How the Engineering Intelligence Platform Evolved
When I built the Engineering Intelligence Platform, it solved one problem: capacity planning. Three months into my PM role, it does much more than that — and some of the most valuable features were not in the original design.
The Original Vision
The MVP was straightforward. A graph database mapping engineers to skills to projects. Query it to find available people with the right skills. Done. That alone saved hours of weekly capacity planning.
What Users Asked For
Once 300+ people were on the platform, the feature requests started flowing. Three patterns emerged.

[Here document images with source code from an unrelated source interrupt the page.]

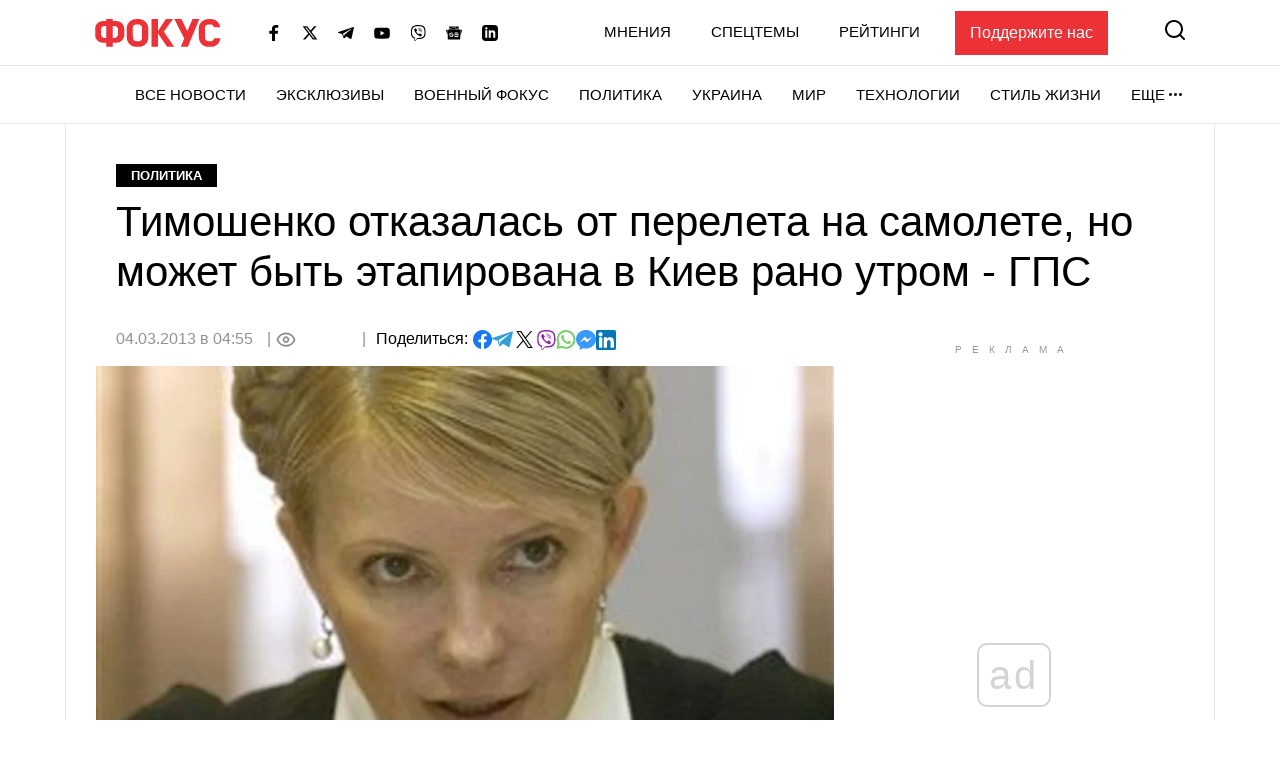

--- FILE ---
content_type: text/html; charset=utf-8
request_url: https://www.google.com/recaptcha/api2/aframe
body_size: 265
content:
<!DOCTYPE HTML><html><head><meta http-equiv="content-type" content="text/html; charset=UTF-8"></head><body><script nonce="tnZn1PUCdEdH1XKzwnArbg">/** Anti-fraud and anti-abuse applications only. See google.com/recaptcha */ try{var clients={'sodar':'https://pagead2.googlesyndication.com/pagead/sodar?'};window.addEventListener("message",function(a){try{if(a.source===window.parent){var b=JSON.parse(a.data);var c=clients[b['id']];if(c){var d=document.createElement('img');d.src=c+b['params']+'&rc='+(localStorage.getItem("rc::a")?sessionStorage.getItem("rc::b"):"");window.document.body.appendChild(d);sessionStorage.setItem("rc::e",parseInt(sessionStorage.getItem("rc::e")||0)+1);localStorage.setItem("rc::h",'1768812560206');}}}catch(b){}});window.parent.postMessage("_grecaptcha_ready", "*");}catch(b){}</script></body></html>

--- FILE ---
content_type: application/javascript; charset=utf-8
request_url: https://fundingchoicesmessages.google.com/f/AGSKWxVDqA8BHuc2t8J3nzcL_kxEam0PwHFB0ComMvDVx5rmB-NqFdv31vXMKI0_9-C-hVivBk8DflzVwSDpcZ5djj3JMhdirn8vSN0H19uc91EcH3r4jyR-TzIQpcnTXx0uewWdJZ70MwP-AL17rnFVbXrjphFKYIG0Z8CNy9V49z4MUf0uDtiTvvN1WGK5/_/js.ng/cat=_advert_overview./ad/skyscraper./ad-api-/ad468.
body_size: -1290
content:
window['fea7940f-ed2c-48d0-9383-f59088652215'] = true;

--- FILE ---
content_type: application/javascript; charset=utf-8
request_url: https://fundingchoicesmessages.google.com/f/AGSKWxXo70pDoxKzLmitt4bZjRNo83LE4miq5Cpwjsh0bY00GB_j8GjWS-0dSaU8UoifpnkGk3wZqksNEuzsSHS1Nybybobl29avJDygSZoIXaDmqXjHZxvpGiJ-GeaTIWuXVUw5Ip8hRw==?fccs=W251bGwsbnVsbCxudWxsLG51bGwsbnVsbCxudWxsLFsxNzY4ODEyNTU5LDMyNDAwMDAwMF0sbnVsbCxudWxsLG51bGwsW251bGwsWzddXSwiaHR0cHM6Ly9mb2N1cy51YS9wb2xpdGljcy8yNjMxMzgiLG51bGwsW1s4LCJNOWxrelVhWkRzZyJdLFs5LCJlbi1VUyJdLFsxOSwiMiJdLFsxNywiWzBdIl0sWzI0LCIiXSxbMjksImZhbHNlIl1dXQ
body_size: -215
content:
if (typeof __googlefc.fcKernelManager.run === 'function') {"use strict";this.default_ContributorServingResponseClientJs=this.default_ContributorServingResponseClientJs||{};(function(_){var window=this;
try{
var OH=function(a){this.A=_.t(a)};_.u(OH,_.J);var PH=_.Zc(OH);var QH=function(a,b,c){this.B=a;this.params=b;this.j=c;this.l=_.F(this.params,4);this.o=new _.bh(this.B.document,_.O(this.params,3),new _.Og(_.Ok(this.j)))};QH.prototype.run=function(){if(_.P(this.params,10)){var a=this.o;var b=_.ch(a);b=_.Jd(b,4);_.gh(a,b)}a=_.Pk(this.j)?_.Xd(_.Pk(this.j)):new _.Zd;_.$d(a,9);_.F(a,4)!==1&&_.H(a,4,this.l===2||this.l===3?1:2);_.Dg(this.params,5)&&(b=_.O(this.params,5),_.fg(a,6,b));return a};var RH=function(){};RH.prototype.run=function(a,b){var c,d;return _.v(function(e){c=PH(b);d=(new QH(a,c,_.A(c,_.Nk,2))).run();return e.return({ia:_.L(d)})})};_.Rk(8,new RH);
}catch(e){_._DumpException(e)}
}).call(this,this.default_ContributorServingResponseClientJs);
// Google Inc.

//# sourceURL=/_/mss/boq-content-ads-contributor/_/js/k=boq-content-ads-contributor.ContributorServingResponseClientJs.en_US.M9lkzUaZDsg.es5.O/d=1/exm=kernel_loader,loader_js_executable/ed=1/rs=AJlcJMzanTQvnnVdXXtZinnKRQ21NfsPog/m=web_iab_tcf_v2_signal_executable
__googlefc.fcKernelManager.run('\x5b\x5b\x5b8,\x22\x5bnull,\x5b\x5bnull,null,null,\\\x22https:\/\/fundingchoicesmessages.google.com\/f\/AGSKWxVgRO_dUvVEVg6BkrErRHwkUtDRRKeNNdIiZWbFk0pTAUTaTWZJ0G-oiF5sPviWDoAhsQNO3AwFTxBe_R6mUxu-CdF_W0OKXQFb-GuRvMZfpa3_NtoMFe4fguZUSidXUP-oskRulg\\\\u003d\\\\u003d\\\x22\x5d,null,null,\x5bnull,null,null,\\\x22https:\/\/fundingchoicesmessages.google.com\/el\/AGSKWxWaus0WQ-hyWtGrHeLEtLbDGjvUaJifVheVnoy0fgzepwVoOOo5L9-QyQnJamj8_xyGgMQPyDyKYtV-4nRY49kTuMhaivGjzMd9q5e64FHDfqyezGi6NTvLdM0g3-Qrnib8qjtzUw\\\\u003d\\\\u003d\\\x22\x5d,null,\x5bnull,\x5b7\x5d\x5d\x5d,\\\x22focus.ua\\\x22,1,\\\x22en\\\x22,null,null,null,null,1\x5d\x22\x5d\x5d,\x5bnull,null,null,\x22https:\/\/fundingchoicesmessages.google.com\/f\/AGSKWxXiap2Im4-W_WZXxA7umTSN0WxqoihJvtA_AkbUWsGXtlSvSLkuyGQJ3AZuNBVUVf7Ds8cNhz-6irZxAZUksYPCF8iO6Is2a73PQMVBI6ZAmW4EsuTzq4YyKoUMgpGG9AXsnKiEQg\\u003d\\u003d\x22\x5d\x5d');}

Delivery analytics. Teams wanted to see their own performance data — cycle time trends, defect rates, sprint completion patterns. I connected the platform to Jira's API and built dashboards that auto-populate. Now tech leads use it for retrospectives, not just capacity planning.
Skill gap analysis. Managers wanted to see what skills their teams lacked relative to upcoming project requirements. The Qdrant vector search layer made this possible — compare project requirement embeddings against team skill embeddings and surface the gaps.
Onboarding acceleration. New engineers joining a project could search for subject matter experts by domain. Instead of asking around for "who knows the payments integration," they search the platform and find the three people with the deepest expertise.
What I Learned About Internal Tools
Internal tools succeed when they solve adjacent problems, not just the original one. The capacity planning feature got people onto the platform. The delivery analytics and skill search features kept them coming back daily.
I also learned that adoption is a feature. The best internal tool in the world is useless if people do not use it. I spent as much time on onboarding documentation, training sessions, and Slack reminders as I did on code.
The platform is now part of how our organization operates. That is the most satisfying engineering outcome I have ever produced.